Purpose: High Resolution Manometry (HRM) and HRM interpretation with the Chicago Classification (HRM+CC) have theoretical technologic advantages over Standard Manometry (SM) in the diagnosis of esophageal motility disorders. However, their impact on the diagnosis and treatment of patients with dysphagia remains uncertain. The primary aim of our study was to compare SM, HRM and HRM+CC for: 1) The diagnostic yield for motility disorders 2) The resulting treatment recommendations 3) The degree of inter-observer agreement for motility disorders.
Methods: A retrospective review was performed on 101 patients with symptoms of dysphagia who underwent HRM at two tertiary care hospitals. Using Manoview 2.0 software, each study was de-identified and transformed into 3 separate files: 1) SM study using line plots derived from virtual 7 channel manometry 2) HRM study using 36-channel HRM spatial topographic plots 3) HRM+CC study utilizing calculations for key CC variables (eSleeveTM 3s-nadir, Distal Contractile Integral, Pressure Front Velocity). Each file was randomized and then analyzed by two blinded independent reviewers who recorded the diagnosis and recommended treatment.
Results: Analysis using HRM and HRM+CC resulted in statistically significant increases in the diagnostic yield for achalasia compared to SM (Figure 1). There were no significant changes in the yield for diffuse esophageal spasm, nutcracker esophagus, or non-specific motility disorders. Compared to SM, HRM and HRM+CC would have led to changes in clinical management 20% and 27% of the time respectively. HRM and HRM+CC resulted in the increased use of surgical/endoscopic therapy (HRM: 15.8%, HRM+CC: 14.9%, SM: 5%, p=0.03). There were no differences in inter-observer agreement for motility disorders using the 3 modalities except for a trend towards greater agreement for achalasia with HRM+CC (100% vs. 60% for SM, p=0.05).

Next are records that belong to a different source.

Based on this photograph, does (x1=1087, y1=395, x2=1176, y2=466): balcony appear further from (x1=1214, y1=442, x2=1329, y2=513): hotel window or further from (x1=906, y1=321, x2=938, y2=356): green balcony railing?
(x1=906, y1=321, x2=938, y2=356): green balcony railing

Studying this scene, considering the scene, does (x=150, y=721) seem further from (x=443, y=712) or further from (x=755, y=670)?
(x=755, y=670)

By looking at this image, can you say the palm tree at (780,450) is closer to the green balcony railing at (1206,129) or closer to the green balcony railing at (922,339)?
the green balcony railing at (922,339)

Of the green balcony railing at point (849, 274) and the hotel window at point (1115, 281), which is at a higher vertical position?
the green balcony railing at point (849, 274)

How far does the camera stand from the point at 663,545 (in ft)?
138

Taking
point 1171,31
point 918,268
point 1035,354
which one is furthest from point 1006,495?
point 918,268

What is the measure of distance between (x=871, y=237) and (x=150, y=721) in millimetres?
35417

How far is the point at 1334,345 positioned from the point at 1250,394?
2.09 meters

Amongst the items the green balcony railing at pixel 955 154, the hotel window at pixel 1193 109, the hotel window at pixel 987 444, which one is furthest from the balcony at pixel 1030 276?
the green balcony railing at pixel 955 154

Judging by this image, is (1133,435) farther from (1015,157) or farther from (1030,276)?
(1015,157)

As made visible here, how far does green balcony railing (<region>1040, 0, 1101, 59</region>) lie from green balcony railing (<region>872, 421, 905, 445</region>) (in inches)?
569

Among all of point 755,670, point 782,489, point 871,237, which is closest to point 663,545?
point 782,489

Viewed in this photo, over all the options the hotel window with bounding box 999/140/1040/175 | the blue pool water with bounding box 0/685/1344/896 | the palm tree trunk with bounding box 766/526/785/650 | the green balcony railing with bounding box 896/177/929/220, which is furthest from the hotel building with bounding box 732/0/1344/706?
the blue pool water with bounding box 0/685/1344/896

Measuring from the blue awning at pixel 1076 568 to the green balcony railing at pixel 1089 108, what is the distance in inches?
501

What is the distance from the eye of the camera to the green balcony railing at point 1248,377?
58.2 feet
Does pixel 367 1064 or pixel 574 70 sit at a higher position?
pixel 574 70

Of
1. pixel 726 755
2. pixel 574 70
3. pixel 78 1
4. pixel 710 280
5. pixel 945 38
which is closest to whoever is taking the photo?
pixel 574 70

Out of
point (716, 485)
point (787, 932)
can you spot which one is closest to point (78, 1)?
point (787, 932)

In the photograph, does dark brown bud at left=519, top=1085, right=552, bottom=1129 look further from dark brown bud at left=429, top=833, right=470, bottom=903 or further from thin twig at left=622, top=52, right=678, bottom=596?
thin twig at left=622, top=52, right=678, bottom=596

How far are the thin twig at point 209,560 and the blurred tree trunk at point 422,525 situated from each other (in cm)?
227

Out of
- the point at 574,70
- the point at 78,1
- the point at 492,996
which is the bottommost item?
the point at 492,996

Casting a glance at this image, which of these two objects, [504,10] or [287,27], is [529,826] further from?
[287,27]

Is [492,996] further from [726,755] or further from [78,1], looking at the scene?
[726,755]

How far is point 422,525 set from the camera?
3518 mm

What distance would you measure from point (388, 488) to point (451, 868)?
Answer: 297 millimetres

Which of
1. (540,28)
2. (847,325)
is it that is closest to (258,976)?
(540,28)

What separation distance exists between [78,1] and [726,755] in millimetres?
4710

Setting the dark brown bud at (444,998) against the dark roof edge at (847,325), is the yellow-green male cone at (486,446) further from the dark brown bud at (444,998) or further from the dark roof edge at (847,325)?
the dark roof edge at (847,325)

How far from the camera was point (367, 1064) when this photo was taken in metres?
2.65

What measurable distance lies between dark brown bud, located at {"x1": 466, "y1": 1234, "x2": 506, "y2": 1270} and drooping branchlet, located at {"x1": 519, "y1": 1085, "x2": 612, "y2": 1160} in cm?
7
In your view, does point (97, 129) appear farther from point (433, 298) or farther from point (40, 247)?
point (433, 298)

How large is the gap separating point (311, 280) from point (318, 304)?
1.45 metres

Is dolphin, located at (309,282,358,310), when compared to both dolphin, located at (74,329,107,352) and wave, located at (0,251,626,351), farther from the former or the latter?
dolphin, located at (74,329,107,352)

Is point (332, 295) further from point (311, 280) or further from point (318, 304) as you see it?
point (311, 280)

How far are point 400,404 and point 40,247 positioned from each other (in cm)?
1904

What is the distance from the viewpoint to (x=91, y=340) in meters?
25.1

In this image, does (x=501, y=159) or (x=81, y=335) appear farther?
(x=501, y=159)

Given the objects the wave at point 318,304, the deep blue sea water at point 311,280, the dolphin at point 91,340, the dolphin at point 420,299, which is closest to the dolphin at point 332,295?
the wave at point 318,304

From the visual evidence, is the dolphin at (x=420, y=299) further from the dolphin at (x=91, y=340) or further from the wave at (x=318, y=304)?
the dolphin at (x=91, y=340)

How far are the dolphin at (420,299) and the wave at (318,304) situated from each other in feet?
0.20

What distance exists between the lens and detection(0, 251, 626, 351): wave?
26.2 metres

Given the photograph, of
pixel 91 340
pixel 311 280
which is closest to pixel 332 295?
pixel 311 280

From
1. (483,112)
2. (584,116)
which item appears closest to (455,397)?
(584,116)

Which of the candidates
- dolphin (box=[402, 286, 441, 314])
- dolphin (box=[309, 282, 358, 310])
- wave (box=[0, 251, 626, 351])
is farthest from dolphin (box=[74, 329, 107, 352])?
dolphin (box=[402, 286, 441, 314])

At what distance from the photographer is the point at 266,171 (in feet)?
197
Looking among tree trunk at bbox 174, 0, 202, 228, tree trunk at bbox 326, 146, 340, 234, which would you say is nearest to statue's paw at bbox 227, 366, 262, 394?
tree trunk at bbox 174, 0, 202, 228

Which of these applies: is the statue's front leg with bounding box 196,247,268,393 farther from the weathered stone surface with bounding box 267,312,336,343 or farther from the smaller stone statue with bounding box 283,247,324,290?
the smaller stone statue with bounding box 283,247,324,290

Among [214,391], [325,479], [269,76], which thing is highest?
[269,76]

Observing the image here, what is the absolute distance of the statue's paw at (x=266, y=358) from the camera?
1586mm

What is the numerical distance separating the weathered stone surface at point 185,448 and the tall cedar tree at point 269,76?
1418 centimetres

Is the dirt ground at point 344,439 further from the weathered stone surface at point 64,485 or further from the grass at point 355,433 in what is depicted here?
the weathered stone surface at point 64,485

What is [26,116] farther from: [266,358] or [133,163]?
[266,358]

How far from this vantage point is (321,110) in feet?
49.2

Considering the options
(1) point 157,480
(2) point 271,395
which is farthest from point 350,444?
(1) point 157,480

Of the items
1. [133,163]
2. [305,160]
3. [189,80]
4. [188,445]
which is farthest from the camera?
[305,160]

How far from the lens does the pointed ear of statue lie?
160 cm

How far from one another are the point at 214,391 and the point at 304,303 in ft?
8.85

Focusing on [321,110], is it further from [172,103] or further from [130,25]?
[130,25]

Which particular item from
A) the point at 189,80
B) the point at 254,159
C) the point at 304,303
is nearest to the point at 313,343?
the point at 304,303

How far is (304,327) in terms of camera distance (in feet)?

Conclusion: HRM and HRM+CC have a significant impact on the diagnostic approach towards dysphagia by increasing the diagnostic yield for the one esophageal motility disorder (achalasia) that has a definitive treatment. The Chicago Classification enhances HRM by increasing the inter-observer agreement for achalasia. The use of HRM and HRM+CC has significant ramifications for the clinical management of dysphagia.